What you are asked to do -
The expected answer comprises all lines from the entries that contain the string "trap".

Data in this exercise -
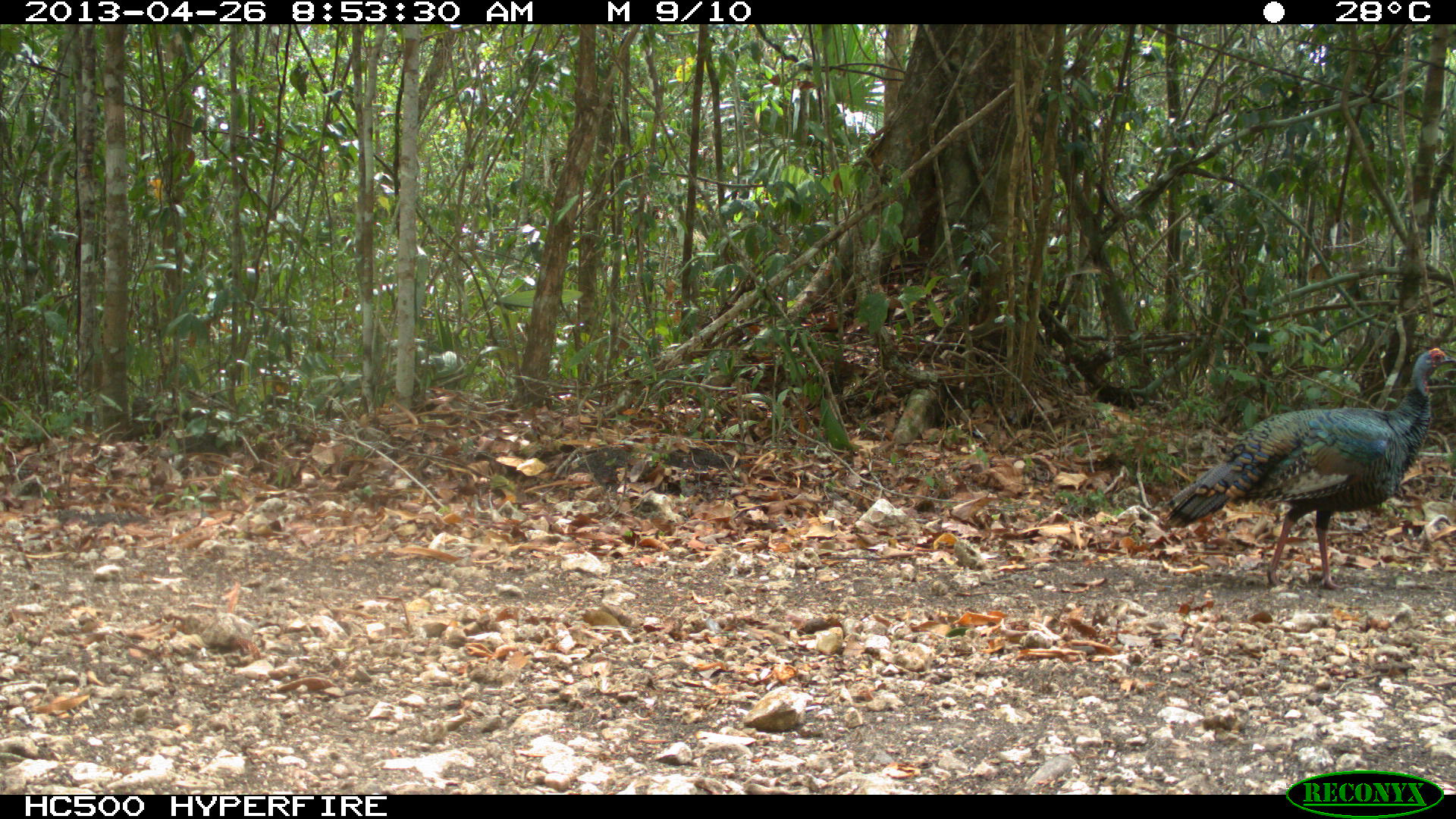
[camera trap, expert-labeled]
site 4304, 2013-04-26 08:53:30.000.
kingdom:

...

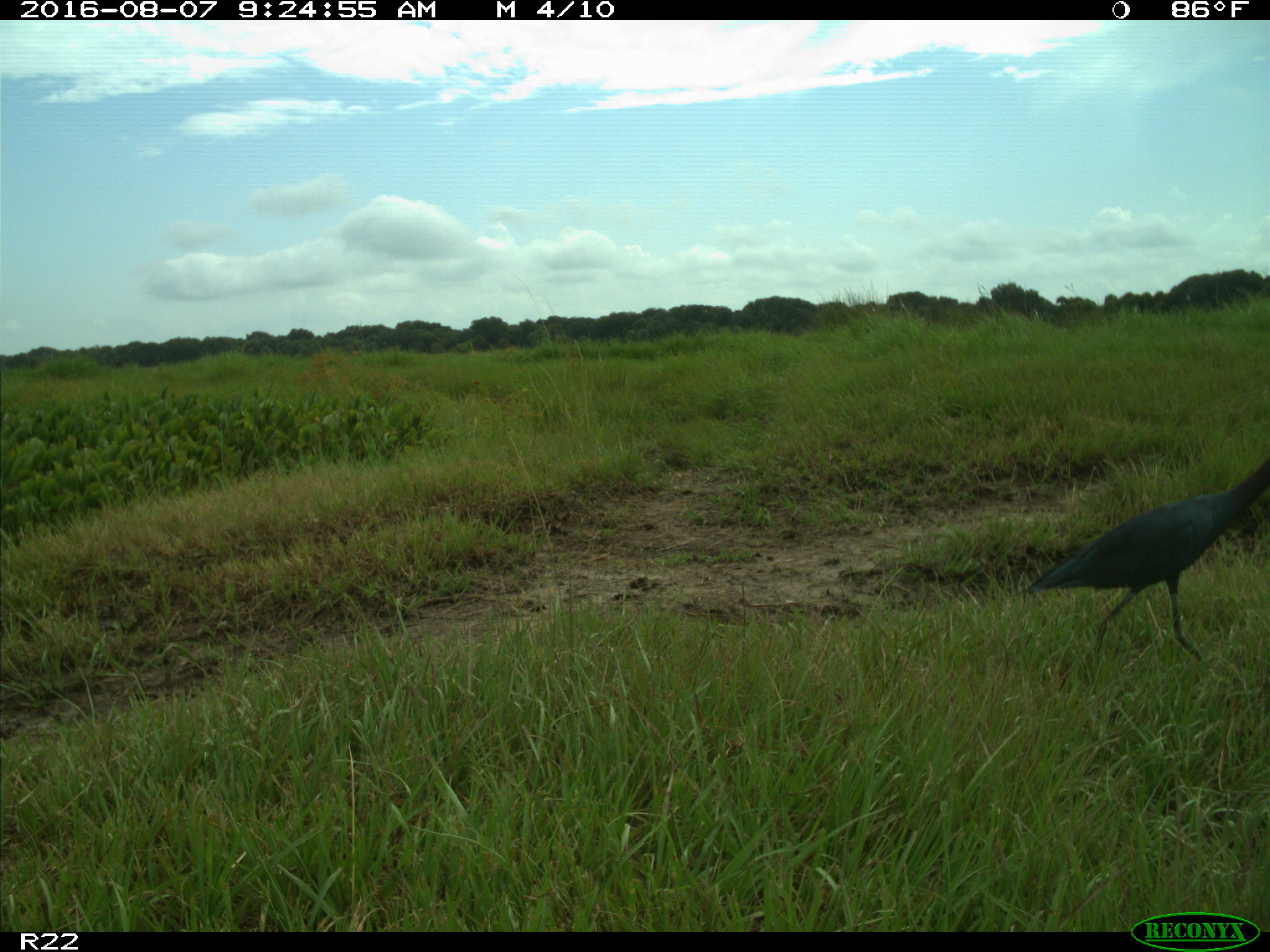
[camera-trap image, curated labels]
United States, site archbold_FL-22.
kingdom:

Task output -
[camera trap, expert-labeled]
[camera-trap image, curated labels]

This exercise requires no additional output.